Ancak Cumhuriyet kaynaklarına göre Özhaseki’nin son dönemlerde Maraş merkezli 6 Şubat depreminden beri ardından Çevre ve Şehircilik Bakanlığı’nın düzenlediği inşaat ihaleleri nedeniyle gördüğü baskı sonucunda istifa ettiğine dair söylentiler var.
Peki Özhaseki ve Kurum, bakanlık görevleri boyunca neler yapmıştı?
Özhaseki, 2018 yılında bakanlık görevindeyken imar affı ile 13 milyon konutun Yapı Kayıt Belgesi almasının önünü açtı. 6 Şubat depremlerinde en çok hasar gören ilçelerden biri olan Samandağ’da kanun ve yönetmeliklere aykırı olarak inşa edilen beton santrali gibi projelerde de Özhaseki imzası bulunuyor.
Ancak 6 Şubat depreminin felakete dönüşmesinin en önemli sebeplerinden biri olarak gösterilen son imar affından sorumlu isimlerden biri de sık sık şehirlerin depreme dayanıklılığı için çalışacağını dile getiren Kurum’du.
Kurum, 2024 yerel seçimlerinde İstanbul Büyükşehir Belediyesi başkan adaylığı sırasında İstanbul’un deprem çözümünü Kanal İstanbul projesinde kurulması planlanan konut alanında bulduğunu açıkladı.
Kanal İstanbul projesine verdiği desteği sık sık dile getiren Kurum, proje için “Dünyanın en çevreci ve doğaya saygılı projelerinden biridir. Proje alanının yaklaşık yüzde 52’si yeşil alan olan; sosyal donatı alanları, yürüyüş parkurları, bisiklet yolları, millet bahçeleri ve ekolojik koridorlardan oluşan Türkiye’nin en çevreci şehircilik projesidir” dedi.
Bu yılın başında Erzincan-İliç’te yaşanan altın madeni faciasının ardından bölgeye 9 gün boyunca gitmeyen Özhaseki eleştirilere maruz kalmış ve sağlık sorunları nedeniyle İliç’i ziyaret edemediğini açıkladı. Özhaseki, daha sonra yaptığı açıklamalarda ise madenlerin fay hattı üzerinde bulunduğundan haberi olmadığını söyledi.

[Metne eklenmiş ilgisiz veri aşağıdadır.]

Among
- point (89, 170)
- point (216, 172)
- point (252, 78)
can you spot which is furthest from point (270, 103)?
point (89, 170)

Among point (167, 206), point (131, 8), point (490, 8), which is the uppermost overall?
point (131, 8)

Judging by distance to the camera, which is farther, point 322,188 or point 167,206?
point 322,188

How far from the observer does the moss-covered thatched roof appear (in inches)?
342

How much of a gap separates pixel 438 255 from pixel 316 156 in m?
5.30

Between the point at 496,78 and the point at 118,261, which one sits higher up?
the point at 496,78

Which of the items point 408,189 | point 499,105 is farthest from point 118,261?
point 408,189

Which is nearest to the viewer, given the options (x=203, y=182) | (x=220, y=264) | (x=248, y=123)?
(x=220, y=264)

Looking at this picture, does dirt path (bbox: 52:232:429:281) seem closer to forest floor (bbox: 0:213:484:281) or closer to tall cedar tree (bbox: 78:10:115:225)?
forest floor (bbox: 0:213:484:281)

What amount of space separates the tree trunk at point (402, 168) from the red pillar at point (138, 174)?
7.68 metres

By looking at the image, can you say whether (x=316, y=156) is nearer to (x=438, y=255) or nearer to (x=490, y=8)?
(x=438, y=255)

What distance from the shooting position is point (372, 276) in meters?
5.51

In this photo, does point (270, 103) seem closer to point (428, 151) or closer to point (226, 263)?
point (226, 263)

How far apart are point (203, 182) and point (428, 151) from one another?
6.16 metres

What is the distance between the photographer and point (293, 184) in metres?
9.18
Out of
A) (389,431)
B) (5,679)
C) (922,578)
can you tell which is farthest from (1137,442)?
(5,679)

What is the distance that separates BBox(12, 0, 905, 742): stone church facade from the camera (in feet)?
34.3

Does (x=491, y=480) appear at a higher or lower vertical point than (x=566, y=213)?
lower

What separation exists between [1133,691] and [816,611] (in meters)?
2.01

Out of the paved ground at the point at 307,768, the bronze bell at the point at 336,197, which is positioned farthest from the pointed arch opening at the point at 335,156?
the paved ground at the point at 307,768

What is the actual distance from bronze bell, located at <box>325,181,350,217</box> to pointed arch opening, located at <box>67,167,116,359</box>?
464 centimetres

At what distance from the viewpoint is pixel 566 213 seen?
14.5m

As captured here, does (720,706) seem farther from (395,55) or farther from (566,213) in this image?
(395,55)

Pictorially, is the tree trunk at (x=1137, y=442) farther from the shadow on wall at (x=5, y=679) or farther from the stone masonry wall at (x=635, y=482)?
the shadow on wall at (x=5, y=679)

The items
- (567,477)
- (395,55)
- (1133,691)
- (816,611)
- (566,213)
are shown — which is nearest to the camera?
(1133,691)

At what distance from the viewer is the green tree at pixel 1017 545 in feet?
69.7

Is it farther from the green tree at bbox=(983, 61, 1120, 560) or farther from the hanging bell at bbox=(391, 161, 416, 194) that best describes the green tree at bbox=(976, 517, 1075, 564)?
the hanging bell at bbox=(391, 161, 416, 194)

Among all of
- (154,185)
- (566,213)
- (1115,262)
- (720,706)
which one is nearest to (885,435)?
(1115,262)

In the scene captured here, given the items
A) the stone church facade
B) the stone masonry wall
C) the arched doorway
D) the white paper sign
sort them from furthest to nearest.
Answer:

İliç faciasının araştırılması devam ederken Murat Kurum da bakanlık yaptığı dönemde madenin kapasite artış iznini imzaladığı için gündeme geldi.
Kapasite artışı için hazırlanan bilirkişi raporunda “2021 ÇED Raporu’nda alıcı ortamlarda bazı kirletici parametrelerin sınır değerlerinin üzerinde olmasına rağmen ÇED izni verildiği görülmektedir” denildiği halde bakanlık, 11 Mart 2024 tarihli yazısı ile Nihai Denetim Raporu’nun onaladı.
Ancak Kurum, bakanlığın kapasite artışına karar verme yetkisi bulunmadığını söyleyerek imzaladığı belgeyi reddetti.
Eurostat verilerine göre Türkiye, 2022 yılında Avrupa Birliği‘nden en fazla plastik atık ithal eden ülke oldu.
Özhaseki, Türkiye’nin atık ithalatında dışa bağımlılığın azaltılmasını ve Sıfır Atık projesi kapsamında iç piyasada atık toplama oranlarının arttırılmasını hedeflediğini açıkladı.
Ancak Türkiye, Avrupa’nın plastik çöplüğü haline gelirken plastik atıkların iç piyasada düzgün yöntemlerle toplanmaması ve geri dönüştürülememesi tepkilere yol açtı. Atık ithalatının tamamen yasaklanması gerekirken Özhaseki’nin sıfır atık politikaları sınıfta kaldı.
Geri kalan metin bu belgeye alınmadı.